The MD construction provides a method for extending the domain of a fixed length compression function into a variable input length hash function. Using a compression function f as above, we are going to use the n-bit value as our internal state, and feed in r-bits each iteration (it's quite common to set r=n). To do this, we begin with an initial value (IV) and split the message M up into blocks of r bits M=M0M1⋯Mm, and then simply iterate the construction by setting:
MD结构提供了一种将固定长度压缩函数的域扩展为可变输入长度散列函数的方法。使用上面的压缩函数 f ,我们将使用 n 比特值作为内部状态,并在每次迭代中输入 r 比特(设置 r=n 是很常见的)。要做到这一点,我们从初始值(IV)开始,将消息#4分解为 r 比特 M=M0M1⋯Mm 的块,然后通过设置简单地迭代构建:
Confused? Perhaps the the following diagram will help:
Diagram of the MD construction (from Wikipedia)
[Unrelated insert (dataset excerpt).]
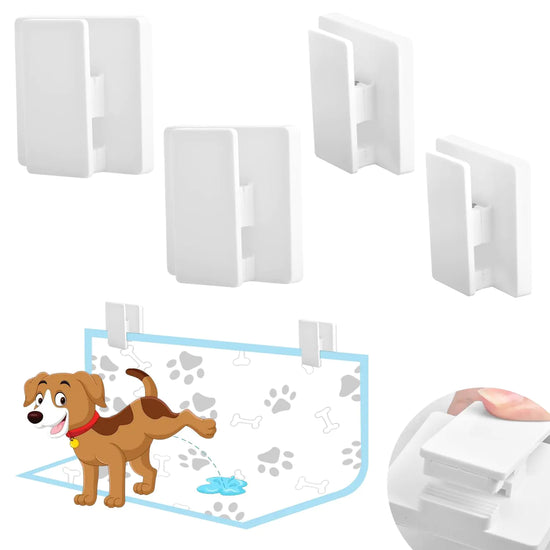 4-Pack Indoor Dog Training Pad Holder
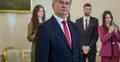 Zbigniew Kapiński podczas nominacji w pałacu prezydenckim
The most important thing about the MD-construction is that if the compression function is collision resistant, then so is the overall construction (as proven by Merkle). This gives us a secure method for building hash functions out of a smaller, easier studied primitives.

Length Extension 长度延伸

You might notice that the diagram has an extra stage that my description didn't: the "finalisation" stage. This is to prevent length extension attacks. For an example, if N is a single block (ie N∈{0,1}r) if the attacker knows h(M)=x, then he can very easily calculate h(M||N), because h(M||N)=f(M,N). So, some form of finalisation function has to be used to break this relationship.
你可能会注意到,这个图表有一个我描述中没有的额外阶段:“最终确定”阶段。这是为了防止长度扩展攻击。例如,如果 N 是单个块(即 N∈{0,1}r ),如果攻击者知道 h(M)=x ,那么他可以非常容易地计算 h(M||N) ,因为#4。因此,必须使用某种形式的最终确定函数来打破这种关系。